马尾:“谢谢你。” 我说谢谢,是谢她相信。
她在谢什么呢?
2015年,马尾姑娘恋爱了,跟她大学班里的同学,我不痛不痒,甚至感觉有个人关心她也挺好,不然她那么善良,受欺负了谁替她挡。
同年冬天,在临潭一起跨年,迎接2016年,和小洋一众,马尾姑娘也在。
感觉跟记忆中的不一样,又感觉一样,物是人非间又觉得风华如故。
一起吃了饭,吃饭期间的谈话都感觉隔了那么远。
凌晨喝了点酒,看着临潭夜空中绽放的烟花,我大声喊:“2016你好。”
喊完后就觉得无话可说了。
突然想起了2012年冬天,我坐在鹿田的213宿舍阳台,发了一整夜的呆,写下的六个字“我要爱你十年”。
突然想起了那个读书多年,唯一讨厌过的同桌,或许早已结婚生子了,或许还在继续努力,谁知道呢!
如果不是那个同桌,我或许不会那么喜欢马尾前桌,谁知道呢!
我转身看到跟小洋聊天的马尾,依然温润如玉,温柔似水。
就算没结果,起码喜欢过,现在也喜欢,也算挺幸福的。
可是我就在她身边,为什么还是觉得那么远?
2017年初,刚刚过完新年。
被家里人铁血的逼婚政策威逼利诱之下,我活下来了,我不想太早结婚。
接到小洋电话。
小洋说:“她那天订婚了,我感觉有点难受,太突然了,太早了。”
我知道她换了男朋友,她的男朋友是同一个小城的男生,他们应该有更多的机会见面,有更多的机会谈情说爱。
我说:“不早了,都二十四了,法定结婚年龄都过期了。”
我也难受了,她与人谈恋爱我最多感觉不舒服,不高兴,谈不上难过或者难受。
可是一听到与人订婚,我难过的想胸口碎大石,徒手劈砖,头撞墙。
原来这还没有十年,就没了时间。
原来来不及流泪,就要接受猝不及防的天黑。
2012年暮春初夏,我拿着日记本信誓旦旦地对小洋说:“我会喜欢她十年的,你信吗?”
小洋笑着说:“我看着。”
不管小洋信不信,我自己信了。
都2017年了,七年了,还有三年,忘一个人都不止三年。
可是我又何必如此呢。
我是有多愚蠢,才会不觉得疼痛。
我是有多入梦,才会这样一直等。
“你的马尾姑娘退婚了。”2017年5月有朋友在微信上对我说。
我说:“哦.....你说什么?”
朋友继续说道:“你的马尾姑娘退婚了。”
我大喜:“在哪里?今晚来我这儿,请你喝酒。”
朋友回到:“合作,谁买酒,什么酒?”
我不假思索:“当然是老规矩,我请你掏钱,啤酒。”
朋友大怒:“杨永才你要点脸行吗?”
我没有回复。
当天晚上朋友被灌醉,我被灌得目光呆滞,走路漂浮。心中甚是后悔,这么高兴的日子,不应该喝饮料吗?怎么就选择了喝酒,喝酒多难受是不是,以后再也不喝酒了。
两个人饮酒举杯,一个人满怀心事与期待。

题目 =
在这段关于马尾姑娘的文字里,2012年冬天坐在鹿田213宿舍阳台发呆时,“我”写下的六个字是什么? 这些行取自另一个来源。

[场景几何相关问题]
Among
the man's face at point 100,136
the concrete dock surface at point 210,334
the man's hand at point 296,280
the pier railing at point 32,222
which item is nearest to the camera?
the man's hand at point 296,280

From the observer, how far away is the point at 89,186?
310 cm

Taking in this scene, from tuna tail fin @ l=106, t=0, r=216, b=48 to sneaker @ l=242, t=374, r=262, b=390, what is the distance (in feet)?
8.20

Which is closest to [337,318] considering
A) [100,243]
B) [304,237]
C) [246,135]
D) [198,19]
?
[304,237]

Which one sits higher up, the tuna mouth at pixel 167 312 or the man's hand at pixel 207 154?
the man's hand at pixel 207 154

本题答案 =
我要爱你十年